Jak donosi Onet.pl ustalenie szpitala, do którego trafiła ranna nastolatka, zajęło jej kilka godzin.
- To nowe prawo kuleje, zwłaszcza w praktyce – uważa pan Michał, partner matki dziewczynki. - Oczywiście nie może być tak, że telefonicznie uzyskujemy wszelkie informacje o pacjentach, ale możliwe jest zastosowanie metod uwierzytelniających osobę dzwoniącą jako rodzica – podkreśla Ministerstwo Cyfryzacji i zapowiada poprawę tej sytuacji.
Do wypadku doszło w piątek przed południem w Tenczynie, na drodze krajowej nr 7, nazywanej potocznie "zakopianką", pomiędzy Lubaniem a Rabką-Zdrój. Ciężarówka zderzyła się czołowo z autokarem wiozącym dzieci z 7. klasy Szkoły Podstawowej nr 261 z warszawskiego Wilanowa. Było w nim 42 uczniów, troje opiekunów i kierowca. Wycieczka wracała z Zakopanego. W wypadku brał udział jeszcze samochód osobowy. Po zderzeniu do szpitala trafiły w sumie 34 osoby.
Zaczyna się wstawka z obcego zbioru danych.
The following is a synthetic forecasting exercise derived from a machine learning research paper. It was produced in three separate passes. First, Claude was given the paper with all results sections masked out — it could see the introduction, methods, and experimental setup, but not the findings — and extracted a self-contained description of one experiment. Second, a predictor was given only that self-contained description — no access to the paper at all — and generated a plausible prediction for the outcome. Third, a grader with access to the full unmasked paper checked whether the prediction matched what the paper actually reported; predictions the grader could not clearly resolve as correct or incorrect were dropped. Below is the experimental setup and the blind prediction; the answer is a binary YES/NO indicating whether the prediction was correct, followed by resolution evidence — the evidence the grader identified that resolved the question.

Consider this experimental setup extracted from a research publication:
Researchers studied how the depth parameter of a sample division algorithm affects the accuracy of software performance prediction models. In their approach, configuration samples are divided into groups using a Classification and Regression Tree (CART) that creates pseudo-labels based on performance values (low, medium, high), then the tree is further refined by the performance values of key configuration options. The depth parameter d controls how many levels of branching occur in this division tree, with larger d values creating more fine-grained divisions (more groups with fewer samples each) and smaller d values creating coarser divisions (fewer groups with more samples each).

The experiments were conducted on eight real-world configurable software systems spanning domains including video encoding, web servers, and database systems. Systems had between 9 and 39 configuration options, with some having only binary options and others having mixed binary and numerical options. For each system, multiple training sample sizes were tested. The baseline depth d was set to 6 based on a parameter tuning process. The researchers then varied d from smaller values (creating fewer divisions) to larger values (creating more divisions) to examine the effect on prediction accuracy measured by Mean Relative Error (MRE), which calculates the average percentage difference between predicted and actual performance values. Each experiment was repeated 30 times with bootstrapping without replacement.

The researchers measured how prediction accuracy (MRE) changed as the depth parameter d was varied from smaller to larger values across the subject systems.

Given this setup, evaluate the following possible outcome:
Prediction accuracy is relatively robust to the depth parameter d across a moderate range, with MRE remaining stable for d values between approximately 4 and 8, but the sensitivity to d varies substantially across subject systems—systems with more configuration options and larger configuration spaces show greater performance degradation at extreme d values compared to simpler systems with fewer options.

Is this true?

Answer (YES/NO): NO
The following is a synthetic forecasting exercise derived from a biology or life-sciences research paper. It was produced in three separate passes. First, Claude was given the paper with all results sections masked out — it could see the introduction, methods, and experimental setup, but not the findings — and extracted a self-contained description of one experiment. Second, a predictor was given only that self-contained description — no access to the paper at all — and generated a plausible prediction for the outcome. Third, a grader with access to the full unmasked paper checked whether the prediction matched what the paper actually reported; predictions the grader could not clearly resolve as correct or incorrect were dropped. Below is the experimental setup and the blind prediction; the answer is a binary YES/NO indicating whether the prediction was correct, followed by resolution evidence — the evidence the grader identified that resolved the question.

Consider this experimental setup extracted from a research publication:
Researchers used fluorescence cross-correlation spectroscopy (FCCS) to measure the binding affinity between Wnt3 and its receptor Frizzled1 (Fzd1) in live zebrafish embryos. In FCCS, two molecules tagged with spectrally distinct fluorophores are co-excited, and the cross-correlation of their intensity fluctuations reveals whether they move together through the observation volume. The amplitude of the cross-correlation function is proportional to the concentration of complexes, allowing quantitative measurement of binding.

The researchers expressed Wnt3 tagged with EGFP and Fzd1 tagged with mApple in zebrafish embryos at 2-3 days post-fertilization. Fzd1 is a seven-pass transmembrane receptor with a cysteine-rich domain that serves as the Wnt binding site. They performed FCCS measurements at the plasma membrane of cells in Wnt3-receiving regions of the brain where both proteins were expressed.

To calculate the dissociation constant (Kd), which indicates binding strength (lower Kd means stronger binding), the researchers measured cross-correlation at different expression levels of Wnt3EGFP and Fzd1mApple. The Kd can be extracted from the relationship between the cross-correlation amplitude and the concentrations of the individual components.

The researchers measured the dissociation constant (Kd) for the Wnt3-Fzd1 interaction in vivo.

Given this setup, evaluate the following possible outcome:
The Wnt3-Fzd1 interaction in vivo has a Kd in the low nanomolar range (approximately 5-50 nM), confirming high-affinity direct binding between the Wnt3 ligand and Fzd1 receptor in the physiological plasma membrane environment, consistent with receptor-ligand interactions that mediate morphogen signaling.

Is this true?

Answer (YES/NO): NO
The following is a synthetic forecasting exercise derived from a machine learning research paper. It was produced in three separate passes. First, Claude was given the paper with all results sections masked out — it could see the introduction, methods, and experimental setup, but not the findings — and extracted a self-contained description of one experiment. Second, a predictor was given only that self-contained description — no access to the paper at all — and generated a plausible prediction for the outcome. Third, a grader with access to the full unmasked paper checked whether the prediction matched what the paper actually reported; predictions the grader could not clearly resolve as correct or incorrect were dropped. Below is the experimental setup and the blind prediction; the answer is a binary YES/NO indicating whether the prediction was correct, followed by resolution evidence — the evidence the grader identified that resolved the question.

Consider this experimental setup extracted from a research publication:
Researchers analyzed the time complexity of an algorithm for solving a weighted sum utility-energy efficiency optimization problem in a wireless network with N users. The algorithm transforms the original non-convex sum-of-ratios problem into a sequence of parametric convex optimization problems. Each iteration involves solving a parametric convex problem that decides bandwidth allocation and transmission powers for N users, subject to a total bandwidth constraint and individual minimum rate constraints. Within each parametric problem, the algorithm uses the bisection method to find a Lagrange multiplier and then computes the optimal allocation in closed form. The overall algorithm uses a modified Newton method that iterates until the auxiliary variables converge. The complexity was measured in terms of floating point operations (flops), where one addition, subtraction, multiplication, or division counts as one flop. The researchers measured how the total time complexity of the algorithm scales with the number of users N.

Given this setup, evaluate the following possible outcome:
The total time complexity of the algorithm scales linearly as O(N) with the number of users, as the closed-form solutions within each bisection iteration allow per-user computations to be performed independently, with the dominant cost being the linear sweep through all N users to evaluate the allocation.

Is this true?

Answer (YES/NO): YES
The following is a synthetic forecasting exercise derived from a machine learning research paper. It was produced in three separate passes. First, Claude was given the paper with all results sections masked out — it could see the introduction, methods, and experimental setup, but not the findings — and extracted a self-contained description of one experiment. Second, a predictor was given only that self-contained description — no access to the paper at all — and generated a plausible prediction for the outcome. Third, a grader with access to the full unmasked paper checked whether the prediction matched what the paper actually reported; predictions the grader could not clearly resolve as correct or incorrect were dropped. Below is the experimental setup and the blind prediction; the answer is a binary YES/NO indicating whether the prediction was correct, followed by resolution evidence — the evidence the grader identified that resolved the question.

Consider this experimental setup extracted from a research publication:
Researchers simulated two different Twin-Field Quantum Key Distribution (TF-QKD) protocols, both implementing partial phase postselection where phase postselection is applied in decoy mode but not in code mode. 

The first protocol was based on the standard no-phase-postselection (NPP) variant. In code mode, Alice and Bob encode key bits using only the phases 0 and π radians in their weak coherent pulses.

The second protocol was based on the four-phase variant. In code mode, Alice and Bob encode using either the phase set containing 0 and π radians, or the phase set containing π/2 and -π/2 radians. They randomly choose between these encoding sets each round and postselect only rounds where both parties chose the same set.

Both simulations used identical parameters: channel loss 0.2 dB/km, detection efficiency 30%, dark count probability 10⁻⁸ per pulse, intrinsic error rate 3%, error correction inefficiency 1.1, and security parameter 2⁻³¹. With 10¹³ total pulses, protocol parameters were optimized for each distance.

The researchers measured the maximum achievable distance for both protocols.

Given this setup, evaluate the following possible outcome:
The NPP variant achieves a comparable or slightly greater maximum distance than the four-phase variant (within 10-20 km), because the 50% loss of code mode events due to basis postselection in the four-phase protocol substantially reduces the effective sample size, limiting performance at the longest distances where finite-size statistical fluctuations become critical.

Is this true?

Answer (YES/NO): NO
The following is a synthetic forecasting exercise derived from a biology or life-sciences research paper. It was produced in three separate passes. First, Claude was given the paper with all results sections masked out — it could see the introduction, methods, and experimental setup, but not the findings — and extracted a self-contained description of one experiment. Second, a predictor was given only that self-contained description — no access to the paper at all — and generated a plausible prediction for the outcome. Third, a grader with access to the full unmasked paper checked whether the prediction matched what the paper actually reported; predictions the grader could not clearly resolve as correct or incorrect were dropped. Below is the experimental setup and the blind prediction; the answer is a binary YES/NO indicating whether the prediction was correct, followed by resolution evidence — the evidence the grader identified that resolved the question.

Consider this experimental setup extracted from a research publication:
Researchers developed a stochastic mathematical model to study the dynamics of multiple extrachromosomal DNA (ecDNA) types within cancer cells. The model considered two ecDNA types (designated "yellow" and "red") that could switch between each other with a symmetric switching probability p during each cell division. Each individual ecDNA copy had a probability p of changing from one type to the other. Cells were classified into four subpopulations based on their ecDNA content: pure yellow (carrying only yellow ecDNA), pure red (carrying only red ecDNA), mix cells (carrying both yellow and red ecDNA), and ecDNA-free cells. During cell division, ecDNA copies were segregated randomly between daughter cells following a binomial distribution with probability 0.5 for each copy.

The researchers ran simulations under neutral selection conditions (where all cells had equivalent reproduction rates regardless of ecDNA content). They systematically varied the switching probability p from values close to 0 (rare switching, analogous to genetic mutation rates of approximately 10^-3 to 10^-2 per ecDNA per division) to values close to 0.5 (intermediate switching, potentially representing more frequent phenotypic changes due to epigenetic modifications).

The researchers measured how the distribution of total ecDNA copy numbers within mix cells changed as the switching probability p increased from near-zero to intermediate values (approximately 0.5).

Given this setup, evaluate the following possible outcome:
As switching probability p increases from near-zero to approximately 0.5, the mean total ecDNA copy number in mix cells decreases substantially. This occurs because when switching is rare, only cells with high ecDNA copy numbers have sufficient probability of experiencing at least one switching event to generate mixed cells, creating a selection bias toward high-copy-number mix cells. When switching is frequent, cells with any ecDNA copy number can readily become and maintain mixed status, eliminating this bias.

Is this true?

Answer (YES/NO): NO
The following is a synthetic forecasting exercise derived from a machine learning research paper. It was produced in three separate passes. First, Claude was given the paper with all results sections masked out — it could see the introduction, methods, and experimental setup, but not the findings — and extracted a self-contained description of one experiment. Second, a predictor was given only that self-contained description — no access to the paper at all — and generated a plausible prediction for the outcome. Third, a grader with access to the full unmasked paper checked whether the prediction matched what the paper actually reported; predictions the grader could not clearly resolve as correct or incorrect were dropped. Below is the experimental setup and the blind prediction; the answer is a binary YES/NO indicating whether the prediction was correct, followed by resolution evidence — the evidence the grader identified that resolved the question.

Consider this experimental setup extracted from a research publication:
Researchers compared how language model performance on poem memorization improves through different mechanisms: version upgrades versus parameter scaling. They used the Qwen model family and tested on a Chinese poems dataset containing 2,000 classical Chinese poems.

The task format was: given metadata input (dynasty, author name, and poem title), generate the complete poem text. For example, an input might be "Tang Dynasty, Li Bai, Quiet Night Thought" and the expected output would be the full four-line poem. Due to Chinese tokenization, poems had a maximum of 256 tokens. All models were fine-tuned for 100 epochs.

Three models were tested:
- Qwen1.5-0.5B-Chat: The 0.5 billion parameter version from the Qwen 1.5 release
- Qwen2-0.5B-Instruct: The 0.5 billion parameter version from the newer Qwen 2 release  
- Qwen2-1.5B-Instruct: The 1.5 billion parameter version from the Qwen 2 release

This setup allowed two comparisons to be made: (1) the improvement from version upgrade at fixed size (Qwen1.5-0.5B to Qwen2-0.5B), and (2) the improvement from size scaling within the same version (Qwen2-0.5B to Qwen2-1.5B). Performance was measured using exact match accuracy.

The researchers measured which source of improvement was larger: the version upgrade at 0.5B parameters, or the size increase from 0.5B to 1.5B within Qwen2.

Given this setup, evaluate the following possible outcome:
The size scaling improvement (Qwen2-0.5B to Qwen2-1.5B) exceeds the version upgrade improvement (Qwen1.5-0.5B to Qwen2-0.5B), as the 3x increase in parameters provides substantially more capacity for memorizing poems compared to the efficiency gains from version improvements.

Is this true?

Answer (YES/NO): YES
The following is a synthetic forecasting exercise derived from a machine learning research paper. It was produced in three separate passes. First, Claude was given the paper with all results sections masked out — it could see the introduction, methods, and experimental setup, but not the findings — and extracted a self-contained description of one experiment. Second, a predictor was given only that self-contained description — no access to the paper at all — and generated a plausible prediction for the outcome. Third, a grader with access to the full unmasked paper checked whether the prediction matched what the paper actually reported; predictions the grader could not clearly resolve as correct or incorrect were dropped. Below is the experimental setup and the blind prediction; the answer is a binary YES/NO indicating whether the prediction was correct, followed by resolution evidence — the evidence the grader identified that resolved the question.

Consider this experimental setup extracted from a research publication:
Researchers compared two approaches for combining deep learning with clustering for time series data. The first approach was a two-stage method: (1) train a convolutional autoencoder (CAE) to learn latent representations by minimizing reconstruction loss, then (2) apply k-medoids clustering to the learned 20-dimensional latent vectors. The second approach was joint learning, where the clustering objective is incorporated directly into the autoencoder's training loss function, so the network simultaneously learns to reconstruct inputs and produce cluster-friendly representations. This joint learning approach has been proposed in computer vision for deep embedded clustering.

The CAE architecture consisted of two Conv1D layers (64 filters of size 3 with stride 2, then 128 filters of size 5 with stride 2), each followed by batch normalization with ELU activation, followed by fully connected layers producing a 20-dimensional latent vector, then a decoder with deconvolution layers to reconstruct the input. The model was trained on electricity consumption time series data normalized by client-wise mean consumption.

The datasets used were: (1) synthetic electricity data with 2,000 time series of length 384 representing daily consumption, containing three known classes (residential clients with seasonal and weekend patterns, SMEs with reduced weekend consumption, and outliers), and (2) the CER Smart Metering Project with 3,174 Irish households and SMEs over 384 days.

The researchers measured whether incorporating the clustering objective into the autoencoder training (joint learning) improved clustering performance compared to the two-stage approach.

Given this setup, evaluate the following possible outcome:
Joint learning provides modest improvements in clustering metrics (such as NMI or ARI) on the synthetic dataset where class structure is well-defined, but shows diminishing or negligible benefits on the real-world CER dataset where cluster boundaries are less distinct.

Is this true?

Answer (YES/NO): NO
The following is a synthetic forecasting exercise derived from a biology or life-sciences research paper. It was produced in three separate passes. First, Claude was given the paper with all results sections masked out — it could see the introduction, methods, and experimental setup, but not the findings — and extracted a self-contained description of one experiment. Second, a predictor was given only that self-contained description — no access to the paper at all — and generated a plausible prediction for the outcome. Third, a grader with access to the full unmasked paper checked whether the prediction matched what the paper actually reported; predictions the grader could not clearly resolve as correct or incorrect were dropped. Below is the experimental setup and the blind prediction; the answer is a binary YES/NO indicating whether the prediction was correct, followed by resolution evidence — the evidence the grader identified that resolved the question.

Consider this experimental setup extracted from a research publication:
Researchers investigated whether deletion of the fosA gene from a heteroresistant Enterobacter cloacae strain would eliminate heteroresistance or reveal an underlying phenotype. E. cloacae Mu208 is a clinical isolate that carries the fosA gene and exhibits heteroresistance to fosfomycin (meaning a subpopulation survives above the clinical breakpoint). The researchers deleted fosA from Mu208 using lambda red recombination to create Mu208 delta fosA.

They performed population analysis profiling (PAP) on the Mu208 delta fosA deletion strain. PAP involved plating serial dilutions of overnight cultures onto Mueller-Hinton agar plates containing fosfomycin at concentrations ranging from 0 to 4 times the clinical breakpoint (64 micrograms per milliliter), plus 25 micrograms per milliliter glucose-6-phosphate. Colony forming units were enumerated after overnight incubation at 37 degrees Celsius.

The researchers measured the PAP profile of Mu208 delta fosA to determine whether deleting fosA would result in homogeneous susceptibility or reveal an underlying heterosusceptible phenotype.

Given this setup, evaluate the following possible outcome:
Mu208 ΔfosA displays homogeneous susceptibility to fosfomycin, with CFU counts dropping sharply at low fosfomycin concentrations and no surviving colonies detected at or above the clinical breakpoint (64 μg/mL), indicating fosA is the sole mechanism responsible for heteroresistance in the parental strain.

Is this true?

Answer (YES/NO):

"Ciernista" droga przez procedury
Wśród nich była córka partnerki pana Michała z Warszawy. Mężczyzna, figurujący na Facebooku jako Józef Marcel Dmowski, opublikował na swoim profilu wpis, który wywołał prawdziwą lawinę komentarzy. Chodzi o "ciernistą" drogę przez procedury, jaką musieli przejść, by dowiedzieć się, w którym szpitalu leży ranna dziewczynka.